:: WORK TASK ::
Whenever a line in the data holds the string "over", pull that line out.

##### EXTRACTED MATERIAL #####

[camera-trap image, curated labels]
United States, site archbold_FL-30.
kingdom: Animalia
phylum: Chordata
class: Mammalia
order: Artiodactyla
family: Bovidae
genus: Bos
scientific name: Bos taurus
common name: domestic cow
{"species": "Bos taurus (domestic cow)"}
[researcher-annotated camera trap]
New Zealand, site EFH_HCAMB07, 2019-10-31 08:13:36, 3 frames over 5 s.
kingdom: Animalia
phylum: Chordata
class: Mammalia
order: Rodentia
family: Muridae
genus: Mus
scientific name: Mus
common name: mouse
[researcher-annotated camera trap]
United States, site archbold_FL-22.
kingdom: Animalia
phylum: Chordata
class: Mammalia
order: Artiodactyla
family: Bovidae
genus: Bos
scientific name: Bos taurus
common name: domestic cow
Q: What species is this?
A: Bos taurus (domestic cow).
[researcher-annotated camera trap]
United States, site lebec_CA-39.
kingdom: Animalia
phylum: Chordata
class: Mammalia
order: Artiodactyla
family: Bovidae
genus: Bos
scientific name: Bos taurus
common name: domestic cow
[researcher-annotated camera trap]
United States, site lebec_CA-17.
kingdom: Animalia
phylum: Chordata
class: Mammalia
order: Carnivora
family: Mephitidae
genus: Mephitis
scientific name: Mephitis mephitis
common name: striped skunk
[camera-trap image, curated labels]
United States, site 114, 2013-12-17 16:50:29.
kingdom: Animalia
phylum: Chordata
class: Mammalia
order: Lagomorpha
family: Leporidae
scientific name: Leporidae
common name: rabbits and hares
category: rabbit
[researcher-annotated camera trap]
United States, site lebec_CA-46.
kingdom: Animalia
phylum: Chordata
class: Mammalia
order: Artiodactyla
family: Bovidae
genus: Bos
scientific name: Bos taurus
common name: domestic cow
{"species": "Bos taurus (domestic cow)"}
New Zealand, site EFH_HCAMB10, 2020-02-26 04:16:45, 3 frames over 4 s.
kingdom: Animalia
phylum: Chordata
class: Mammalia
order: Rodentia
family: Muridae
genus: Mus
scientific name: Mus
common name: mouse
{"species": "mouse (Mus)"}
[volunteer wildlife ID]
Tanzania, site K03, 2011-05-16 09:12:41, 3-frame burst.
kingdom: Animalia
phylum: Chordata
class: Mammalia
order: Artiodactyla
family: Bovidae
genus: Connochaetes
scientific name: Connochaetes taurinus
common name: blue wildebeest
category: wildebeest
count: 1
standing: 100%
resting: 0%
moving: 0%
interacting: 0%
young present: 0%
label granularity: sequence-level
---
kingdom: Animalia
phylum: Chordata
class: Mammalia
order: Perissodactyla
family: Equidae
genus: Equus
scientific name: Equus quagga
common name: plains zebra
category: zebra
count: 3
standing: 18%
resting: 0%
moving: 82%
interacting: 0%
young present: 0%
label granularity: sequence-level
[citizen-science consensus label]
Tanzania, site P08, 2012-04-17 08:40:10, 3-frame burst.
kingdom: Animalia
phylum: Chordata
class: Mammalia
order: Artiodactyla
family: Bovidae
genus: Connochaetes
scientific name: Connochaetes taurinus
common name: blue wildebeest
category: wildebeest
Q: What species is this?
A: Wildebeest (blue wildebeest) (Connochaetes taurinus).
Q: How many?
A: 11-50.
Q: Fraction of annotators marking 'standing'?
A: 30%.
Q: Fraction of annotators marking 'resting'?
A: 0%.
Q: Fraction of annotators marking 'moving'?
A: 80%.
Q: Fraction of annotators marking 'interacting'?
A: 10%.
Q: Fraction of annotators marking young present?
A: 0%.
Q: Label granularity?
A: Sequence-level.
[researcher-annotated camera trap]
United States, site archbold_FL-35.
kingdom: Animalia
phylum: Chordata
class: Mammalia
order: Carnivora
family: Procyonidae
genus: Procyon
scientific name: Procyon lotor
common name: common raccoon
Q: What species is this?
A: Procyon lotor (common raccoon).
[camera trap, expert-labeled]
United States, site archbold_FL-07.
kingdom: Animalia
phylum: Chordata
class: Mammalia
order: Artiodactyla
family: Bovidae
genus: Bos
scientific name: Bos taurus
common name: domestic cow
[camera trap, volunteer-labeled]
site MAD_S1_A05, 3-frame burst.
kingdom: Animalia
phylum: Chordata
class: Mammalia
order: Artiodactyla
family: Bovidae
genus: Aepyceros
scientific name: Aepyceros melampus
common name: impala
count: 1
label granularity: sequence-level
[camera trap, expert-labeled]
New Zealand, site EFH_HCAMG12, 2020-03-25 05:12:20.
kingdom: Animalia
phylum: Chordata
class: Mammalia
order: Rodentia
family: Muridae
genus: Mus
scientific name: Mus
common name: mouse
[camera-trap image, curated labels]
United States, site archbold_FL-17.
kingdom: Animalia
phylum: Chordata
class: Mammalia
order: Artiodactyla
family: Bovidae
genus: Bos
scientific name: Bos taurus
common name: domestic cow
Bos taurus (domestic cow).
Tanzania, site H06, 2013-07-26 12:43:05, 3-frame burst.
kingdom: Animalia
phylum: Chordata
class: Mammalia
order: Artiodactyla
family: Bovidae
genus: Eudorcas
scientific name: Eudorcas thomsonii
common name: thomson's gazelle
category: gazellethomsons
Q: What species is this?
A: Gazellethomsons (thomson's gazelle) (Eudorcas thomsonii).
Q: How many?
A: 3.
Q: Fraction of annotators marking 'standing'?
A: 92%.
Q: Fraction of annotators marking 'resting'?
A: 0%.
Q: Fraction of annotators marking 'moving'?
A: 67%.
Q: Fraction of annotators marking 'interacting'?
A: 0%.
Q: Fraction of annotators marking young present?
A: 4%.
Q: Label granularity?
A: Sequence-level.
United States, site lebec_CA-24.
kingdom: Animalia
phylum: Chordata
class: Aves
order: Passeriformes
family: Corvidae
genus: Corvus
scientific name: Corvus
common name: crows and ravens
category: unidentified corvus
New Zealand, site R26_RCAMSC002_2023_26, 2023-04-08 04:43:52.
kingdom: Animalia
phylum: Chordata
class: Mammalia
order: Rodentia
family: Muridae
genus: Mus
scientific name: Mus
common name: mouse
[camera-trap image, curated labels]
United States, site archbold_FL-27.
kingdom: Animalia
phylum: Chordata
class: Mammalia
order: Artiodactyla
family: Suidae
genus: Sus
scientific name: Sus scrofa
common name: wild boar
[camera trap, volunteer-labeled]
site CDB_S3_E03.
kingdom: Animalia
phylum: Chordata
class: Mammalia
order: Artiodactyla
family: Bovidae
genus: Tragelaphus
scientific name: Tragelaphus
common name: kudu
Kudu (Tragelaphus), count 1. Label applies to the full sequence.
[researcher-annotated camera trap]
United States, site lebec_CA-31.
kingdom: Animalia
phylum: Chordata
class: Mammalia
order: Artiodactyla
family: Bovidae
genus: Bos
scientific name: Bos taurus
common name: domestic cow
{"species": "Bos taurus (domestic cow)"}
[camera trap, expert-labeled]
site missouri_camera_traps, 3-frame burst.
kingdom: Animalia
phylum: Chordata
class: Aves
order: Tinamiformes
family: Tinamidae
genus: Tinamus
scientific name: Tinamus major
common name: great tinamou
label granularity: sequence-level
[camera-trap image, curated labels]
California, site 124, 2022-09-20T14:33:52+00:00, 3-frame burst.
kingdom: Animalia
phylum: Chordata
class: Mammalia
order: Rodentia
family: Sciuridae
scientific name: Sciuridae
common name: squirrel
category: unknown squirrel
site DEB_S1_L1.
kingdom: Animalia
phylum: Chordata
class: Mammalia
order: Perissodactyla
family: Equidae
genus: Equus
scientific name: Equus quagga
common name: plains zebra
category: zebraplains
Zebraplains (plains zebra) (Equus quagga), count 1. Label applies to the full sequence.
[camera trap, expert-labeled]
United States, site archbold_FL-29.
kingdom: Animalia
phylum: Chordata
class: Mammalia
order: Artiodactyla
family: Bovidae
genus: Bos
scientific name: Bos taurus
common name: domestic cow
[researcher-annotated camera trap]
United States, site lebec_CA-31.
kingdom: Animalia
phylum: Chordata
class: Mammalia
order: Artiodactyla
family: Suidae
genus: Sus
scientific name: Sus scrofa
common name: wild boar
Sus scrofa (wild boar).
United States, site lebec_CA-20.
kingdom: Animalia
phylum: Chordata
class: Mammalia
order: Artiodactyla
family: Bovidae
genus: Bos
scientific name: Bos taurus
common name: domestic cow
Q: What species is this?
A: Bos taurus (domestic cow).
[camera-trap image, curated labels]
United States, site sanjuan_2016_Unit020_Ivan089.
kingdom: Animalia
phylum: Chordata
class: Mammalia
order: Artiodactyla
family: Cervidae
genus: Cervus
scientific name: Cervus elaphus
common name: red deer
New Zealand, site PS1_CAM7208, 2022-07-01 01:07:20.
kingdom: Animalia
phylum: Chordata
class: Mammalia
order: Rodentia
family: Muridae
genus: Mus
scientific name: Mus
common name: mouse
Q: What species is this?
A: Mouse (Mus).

#####

:: YOUR SOLUTION ::
New Zealand, site EFH_HCAMB07, 2019-10-31 08:13:36, 3 frames over 5 s.
New Zealand, site EFH_HCAMB10, 2020-02-26 04:16:45, 3 frames over 4 s.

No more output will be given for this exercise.